Esse foi só o primeiro dos problemas que levaram ao fracasso
do primeiro vôo do Projeto Microgravidade. Dos oito experimentos, apenas três conseguiram
obter algum proveito científico.
Os outros cinco repousam, em
um ou vários pedaços, no fundo
do oceano Atlântico.
A euforia foi substituída pelo
desânimo não só de Durão, engenheiro do Inpe (Instituto Nacional de Pesquisas Espaciais) que
trabalhou na seleção dos oito experimentos que voaram no domingo, mas dos cerca de 30 cientistas que acompanhavam ansiosos os resultados dos engenhos
embarcados no veículo.
A mudança inesperada na trajetória do foguete aconteceu por
uma falha na cinta que prende o
propulsor ao compartimento de
carga útil. Ele deveria se desprender após 61 segundos de vôo, mas
se rompeu aos 20, enquanto o
propulsor ainda estava queimando combustível. O resultado foi
que o compartimento de carga
útil levou uma trombada do propulsor, o que tirou o veículo completamente da rota planejada.
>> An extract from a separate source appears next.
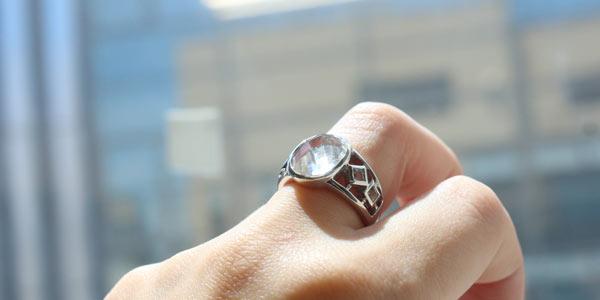 ヒマラヤ水晶リングオーバル デザインの着用イメージ画像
Em vez de atingir um apogeu
(altitude máxima) de 180 km, chegou apenas aos 119 km. Apesar de
a plataforma que equipa o módulo de carga útil ter feito um excelente trabalho para estabilizar o
compartimento, de modo a obter
o efeito de microgravidade (que
ocorre quando a curvatura descrita pelo objeto acompanha a da
Terra, como se ele estivesse temporariamente orbitando o planeta), a alegria não durou muito.
"A plataforma foi valente e funcionou além das expectativas,
mas não conseguimos mais que
30 segundos de microgravidade",
diz Mauro Melo Dolinsky, coordenador de logística da operação.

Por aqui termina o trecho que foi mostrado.